With this refusal, one that forces thousands of people to get by in survival mode, the government even goes against state intervention and subsidies, as has been seen in other countries in the region.

Banning Chileans from using these last resources means serving the interests of the private pension funds that hold onto them, interests to which the president Sebastián Piñera and the government are subservient.

The most vulnerable are thus put at even more of a disadvantage.

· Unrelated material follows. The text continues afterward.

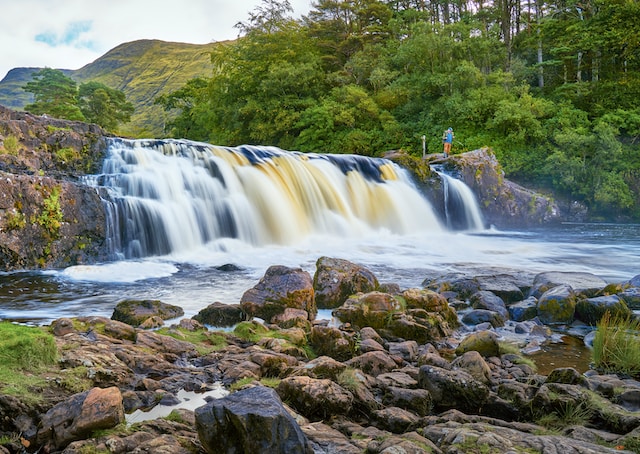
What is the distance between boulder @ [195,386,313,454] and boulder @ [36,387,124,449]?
671 millimetres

The lack of help is seen as yet another injustice, which has given rise to the mobilisation of the social movement.

The government’s apathy towards its suffering people and the resurgence of repression do nothing but to exacerbate political polarisation in the period running up to the elections, a crucial time for the future of Chilean society.

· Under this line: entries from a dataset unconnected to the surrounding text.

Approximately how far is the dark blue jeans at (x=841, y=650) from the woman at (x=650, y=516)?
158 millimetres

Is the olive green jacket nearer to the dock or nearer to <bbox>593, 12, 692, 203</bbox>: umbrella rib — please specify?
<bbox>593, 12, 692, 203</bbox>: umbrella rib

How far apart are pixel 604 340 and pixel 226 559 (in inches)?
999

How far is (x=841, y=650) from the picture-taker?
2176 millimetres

Faced with this situation, we actively denounce the repression of the Chilean government against its own people.

Similarly, we reject the confiscation of workers’ money by the leaders of the private pension fund system, which is provoking a mass-scale humanitarian crisis affecting the Chilean people.

We call on France and its Foreign Minister Jean-Yves Le Drian to condemn the human rights violations committed by Sebastián Piñera’s government and the Chilean police forces.

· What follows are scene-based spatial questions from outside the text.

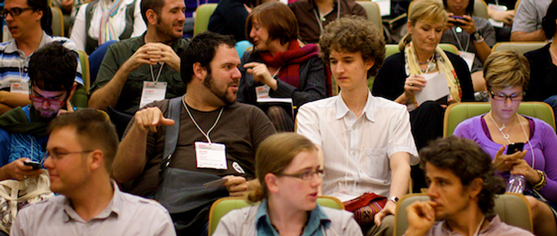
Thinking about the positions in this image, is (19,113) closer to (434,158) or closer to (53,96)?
(53,96)

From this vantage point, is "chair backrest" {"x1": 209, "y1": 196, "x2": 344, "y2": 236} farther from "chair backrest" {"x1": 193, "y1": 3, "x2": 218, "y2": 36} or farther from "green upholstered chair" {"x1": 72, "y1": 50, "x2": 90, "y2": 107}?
"chair backrest" {"x1": 193, "y1": 3, "x2": 218, "y2": 36}

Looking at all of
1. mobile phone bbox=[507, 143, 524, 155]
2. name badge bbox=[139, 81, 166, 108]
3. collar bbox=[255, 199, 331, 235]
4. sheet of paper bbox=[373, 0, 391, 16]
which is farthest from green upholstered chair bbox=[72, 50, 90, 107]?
sheet of paper bbox=[373, 0, 391, 16]

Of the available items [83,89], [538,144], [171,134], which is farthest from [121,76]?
[538,144]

We will not let down a friendly people who are suffering the brutality of a president that has lost his mind.

We want to express our solidarity with the Chilean people, as was the case during Pinochet’s dictatorship.

The denunciation is signed by Olivier Faure, deputy and primer secretary of the Socialist Party of France; Jean Luc Romero, counsellor and deputy mayor of Paris for human rights, integration and the fight against discrimination, and Ian Brossat, spokesperson for the French Communist Party and deputy mayor of Paris.

In addition, Mathilde Panot, deputy and vice president of the parliamentary group La France Insoumise of the National Assembly; Geneviève Garrigos, counsellor of Paris and Sergio Coronado, deputy.

The denunciation is also initialled by myself, along with Sylvia Pablo Rotelli, academic specialising in political sociology at IEDES Paris 1; Maria Paz Santibañez, concert pianist and ex-cultural attaché for Chile in France (2014-2018); Vincent Ortiz, deputy editor-in-chief of the media outlet Le Vent Se Lève and Thomas Lalire, creator of the documentary La Résidence.

In addition, Olivier Campanon, academic and historian at the New Sorbonne University (IHEAL); Juan Pablo Pallamar, academic and doctor of geopolitics at Paris 13; Erika Campelo, associative and co-president of Autres Brésils; Sebastien Gricourt, expert at the Jean Jaurès Foundation, and Cédric Van Styvendael, mayor of Villeurbanne. (PL)

* Pierre Lebret, Political scientist, Latin-Americanist, expert in international cooperation.